* To do
The entries that follow include a run beginning at the line with "COOK THOROUGHLY." and ending at the line with "To Bee or Not to Bee"; restate that run word for word and leave the rest out.

== Supplied information

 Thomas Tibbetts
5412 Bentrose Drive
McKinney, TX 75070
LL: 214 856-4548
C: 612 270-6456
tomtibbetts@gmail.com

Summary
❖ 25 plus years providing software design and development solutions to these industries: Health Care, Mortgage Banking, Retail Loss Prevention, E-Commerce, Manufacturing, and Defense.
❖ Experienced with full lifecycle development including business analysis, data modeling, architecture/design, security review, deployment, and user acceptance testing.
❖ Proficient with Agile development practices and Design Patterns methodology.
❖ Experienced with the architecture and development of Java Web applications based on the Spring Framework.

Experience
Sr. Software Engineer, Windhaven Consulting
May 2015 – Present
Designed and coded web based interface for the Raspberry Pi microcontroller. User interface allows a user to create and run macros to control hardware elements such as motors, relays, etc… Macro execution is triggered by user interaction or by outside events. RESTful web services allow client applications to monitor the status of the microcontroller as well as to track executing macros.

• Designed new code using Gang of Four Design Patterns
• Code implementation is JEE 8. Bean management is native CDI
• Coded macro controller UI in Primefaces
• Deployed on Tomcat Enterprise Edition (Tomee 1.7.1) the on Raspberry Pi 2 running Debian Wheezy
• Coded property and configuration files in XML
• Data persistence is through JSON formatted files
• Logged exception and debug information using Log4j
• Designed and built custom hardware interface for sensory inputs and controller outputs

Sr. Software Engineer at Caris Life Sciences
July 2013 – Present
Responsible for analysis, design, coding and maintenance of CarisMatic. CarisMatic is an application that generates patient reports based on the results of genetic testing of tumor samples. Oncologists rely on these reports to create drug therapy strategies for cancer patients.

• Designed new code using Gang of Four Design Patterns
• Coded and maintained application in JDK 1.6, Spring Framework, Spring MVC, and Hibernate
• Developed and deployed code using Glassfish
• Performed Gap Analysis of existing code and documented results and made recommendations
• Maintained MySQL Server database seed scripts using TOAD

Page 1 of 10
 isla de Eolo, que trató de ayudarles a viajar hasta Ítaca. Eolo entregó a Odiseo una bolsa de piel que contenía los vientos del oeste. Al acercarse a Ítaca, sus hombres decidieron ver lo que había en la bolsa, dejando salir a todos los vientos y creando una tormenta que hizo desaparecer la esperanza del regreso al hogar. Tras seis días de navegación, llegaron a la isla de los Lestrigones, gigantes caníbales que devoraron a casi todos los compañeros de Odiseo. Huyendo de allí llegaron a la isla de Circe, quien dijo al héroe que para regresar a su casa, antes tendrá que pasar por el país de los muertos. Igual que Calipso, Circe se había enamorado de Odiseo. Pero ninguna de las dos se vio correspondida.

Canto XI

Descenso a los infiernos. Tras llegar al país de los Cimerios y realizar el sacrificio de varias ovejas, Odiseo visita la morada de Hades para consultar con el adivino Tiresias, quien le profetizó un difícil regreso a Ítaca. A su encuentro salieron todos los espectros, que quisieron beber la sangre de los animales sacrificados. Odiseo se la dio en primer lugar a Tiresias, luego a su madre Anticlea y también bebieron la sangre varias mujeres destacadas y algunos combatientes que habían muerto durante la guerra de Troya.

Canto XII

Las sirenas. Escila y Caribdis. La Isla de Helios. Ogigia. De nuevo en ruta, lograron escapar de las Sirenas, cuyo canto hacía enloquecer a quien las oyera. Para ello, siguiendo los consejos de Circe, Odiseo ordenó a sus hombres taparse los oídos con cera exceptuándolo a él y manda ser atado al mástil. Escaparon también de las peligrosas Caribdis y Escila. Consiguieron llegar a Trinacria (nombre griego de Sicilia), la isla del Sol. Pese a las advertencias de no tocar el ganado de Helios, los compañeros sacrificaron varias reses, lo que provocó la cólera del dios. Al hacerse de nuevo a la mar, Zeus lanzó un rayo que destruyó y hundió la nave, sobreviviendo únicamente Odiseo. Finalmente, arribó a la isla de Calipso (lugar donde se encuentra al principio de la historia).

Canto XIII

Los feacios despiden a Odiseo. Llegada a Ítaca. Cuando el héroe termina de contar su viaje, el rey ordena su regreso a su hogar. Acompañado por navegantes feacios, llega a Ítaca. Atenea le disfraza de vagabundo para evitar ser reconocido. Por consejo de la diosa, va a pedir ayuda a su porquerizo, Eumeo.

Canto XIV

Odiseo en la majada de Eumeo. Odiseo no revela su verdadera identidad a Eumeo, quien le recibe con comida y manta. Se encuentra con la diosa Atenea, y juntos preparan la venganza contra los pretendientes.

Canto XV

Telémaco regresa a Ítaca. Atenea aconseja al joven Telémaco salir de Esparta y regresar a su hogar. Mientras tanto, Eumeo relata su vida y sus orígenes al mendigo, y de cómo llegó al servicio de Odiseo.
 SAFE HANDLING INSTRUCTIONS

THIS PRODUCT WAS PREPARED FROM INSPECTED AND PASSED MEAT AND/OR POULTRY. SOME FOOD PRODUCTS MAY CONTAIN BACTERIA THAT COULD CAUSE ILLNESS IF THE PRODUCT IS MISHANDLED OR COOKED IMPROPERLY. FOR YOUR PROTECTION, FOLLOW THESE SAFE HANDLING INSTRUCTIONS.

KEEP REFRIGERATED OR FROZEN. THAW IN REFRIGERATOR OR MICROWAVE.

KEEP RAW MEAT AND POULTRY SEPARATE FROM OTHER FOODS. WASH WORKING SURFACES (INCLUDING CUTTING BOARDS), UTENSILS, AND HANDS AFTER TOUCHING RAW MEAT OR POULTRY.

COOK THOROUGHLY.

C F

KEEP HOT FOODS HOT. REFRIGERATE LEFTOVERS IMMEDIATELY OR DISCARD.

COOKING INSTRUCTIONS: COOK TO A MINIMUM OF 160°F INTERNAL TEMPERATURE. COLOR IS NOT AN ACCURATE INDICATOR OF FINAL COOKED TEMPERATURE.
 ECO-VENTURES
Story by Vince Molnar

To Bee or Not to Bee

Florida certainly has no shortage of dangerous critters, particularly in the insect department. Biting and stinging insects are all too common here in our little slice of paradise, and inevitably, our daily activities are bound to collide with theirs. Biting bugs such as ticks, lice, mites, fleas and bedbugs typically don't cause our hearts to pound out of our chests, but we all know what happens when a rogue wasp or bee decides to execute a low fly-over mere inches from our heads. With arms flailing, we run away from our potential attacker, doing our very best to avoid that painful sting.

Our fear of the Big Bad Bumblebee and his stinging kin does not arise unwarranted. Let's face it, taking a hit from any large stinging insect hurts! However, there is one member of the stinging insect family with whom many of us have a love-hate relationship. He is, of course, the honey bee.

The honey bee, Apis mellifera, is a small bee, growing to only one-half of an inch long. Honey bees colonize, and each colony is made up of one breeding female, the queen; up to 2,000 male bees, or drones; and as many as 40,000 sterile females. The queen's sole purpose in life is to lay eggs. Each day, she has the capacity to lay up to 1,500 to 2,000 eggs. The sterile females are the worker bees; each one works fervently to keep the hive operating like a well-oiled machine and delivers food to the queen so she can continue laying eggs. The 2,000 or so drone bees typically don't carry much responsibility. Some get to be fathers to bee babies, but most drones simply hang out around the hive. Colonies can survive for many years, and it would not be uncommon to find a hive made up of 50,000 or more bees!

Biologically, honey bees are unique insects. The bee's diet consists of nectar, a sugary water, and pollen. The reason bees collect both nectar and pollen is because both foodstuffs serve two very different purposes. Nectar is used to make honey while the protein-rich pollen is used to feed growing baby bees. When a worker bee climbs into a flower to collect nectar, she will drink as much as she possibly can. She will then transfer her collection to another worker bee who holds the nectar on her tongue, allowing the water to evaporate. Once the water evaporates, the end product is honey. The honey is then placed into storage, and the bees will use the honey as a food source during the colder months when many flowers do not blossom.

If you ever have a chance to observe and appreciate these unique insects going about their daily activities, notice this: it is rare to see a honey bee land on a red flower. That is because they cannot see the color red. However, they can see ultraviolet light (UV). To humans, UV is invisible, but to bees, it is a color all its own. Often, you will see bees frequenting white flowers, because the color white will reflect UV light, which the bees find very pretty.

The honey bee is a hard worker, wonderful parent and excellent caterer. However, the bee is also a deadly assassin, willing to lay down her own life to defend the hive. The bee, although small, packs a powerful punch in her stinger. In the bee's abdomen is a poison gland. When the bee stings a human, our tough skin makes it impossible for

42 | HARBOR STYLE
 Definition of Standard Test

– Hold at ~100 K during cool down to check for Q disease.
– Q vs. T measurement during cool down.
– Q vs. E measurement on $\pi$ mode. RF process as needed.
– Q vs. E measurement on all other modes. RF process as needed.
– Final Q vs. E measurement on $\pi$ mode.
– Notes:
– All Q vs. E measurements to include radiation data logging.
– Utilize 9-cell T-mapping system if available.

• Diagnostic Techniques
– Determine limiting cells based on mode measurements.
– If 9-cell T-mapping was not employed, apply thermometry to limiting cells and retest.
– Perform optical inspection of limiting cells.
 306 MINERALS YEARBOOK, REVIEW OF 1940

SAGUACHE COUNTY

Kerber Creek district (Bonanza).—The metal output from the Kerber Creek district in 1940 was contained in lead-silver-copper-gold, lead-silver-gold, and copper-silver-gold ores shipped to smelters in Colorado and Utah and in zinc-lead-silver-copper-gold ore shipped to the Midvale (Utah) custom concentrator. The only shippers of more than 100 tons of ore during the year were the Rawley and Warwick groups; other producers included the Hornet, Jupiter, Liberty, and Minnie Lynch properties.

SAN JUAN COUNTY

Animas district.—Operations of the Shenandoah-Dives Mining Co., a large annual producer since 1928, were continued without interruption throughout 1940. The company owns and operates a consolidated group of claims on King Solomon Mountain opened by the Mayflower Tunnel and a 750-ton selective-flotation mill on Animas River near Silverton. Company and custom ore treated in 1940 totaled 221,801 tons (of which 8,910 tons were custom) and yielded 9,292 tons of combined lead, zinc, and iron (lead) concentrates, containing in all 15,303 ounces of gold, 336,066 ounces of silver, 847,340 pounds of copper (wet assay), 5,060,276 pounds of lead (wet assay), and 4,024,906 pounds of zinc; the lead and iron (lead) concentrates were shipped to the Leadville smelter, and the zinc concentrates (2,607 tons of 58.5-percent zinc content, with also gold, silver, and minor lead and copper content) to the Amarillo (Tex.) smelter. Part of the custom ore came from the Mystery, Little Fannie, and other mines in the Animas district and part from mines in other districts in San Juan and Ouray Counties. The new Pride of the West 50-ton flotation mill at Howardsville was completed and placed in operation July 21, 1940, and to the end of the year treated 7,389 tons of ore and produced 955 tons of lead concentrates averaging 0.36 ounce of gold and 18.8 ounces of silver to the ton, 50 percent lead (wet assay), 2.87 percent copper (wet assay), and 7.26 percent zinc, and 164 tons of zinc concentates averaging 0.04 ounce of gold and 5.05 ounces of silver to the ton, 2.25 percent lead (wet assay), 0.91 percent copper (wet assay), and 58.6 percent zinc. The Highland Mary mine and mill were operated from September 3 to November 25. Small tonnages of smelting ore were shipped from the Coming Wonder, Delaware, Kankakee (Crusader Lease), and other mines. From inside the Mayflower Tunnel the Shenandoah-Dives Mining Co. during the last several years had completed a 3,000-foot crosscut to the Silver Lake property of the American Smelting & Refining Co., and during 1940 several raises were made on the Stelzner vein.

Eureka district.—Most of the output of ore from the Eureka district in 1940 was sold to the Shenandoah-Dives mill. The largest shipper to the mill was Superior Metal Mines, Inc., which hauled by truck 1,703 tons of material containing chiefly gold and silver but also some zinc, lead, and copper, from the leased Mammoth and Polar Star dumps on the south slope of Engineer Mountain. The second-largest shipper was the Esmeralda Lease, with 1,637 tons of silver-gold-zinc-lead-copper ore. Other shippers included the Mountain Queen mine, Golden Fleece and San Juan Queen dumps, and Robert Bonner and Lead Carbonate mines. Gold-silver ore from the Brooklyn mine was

====

* Output below
COOK THOROUGHLY.

C F

KEEP HOT FOODS HOT. REFRIGERATE LEFTOVERS IMMEDIATELY OR DISCARD.

COOKING INSTRUCTIONS: COOK TO A MINIMUM OF 160°F INTERNAL TEMPERATURE. COLOR IS NOT AN ACCURATE INDICATOR OF FINAL COOKED TEMPERATURE.
 ECO-VENTURES
Story by Vince Molnar

To Bee or Not to Bee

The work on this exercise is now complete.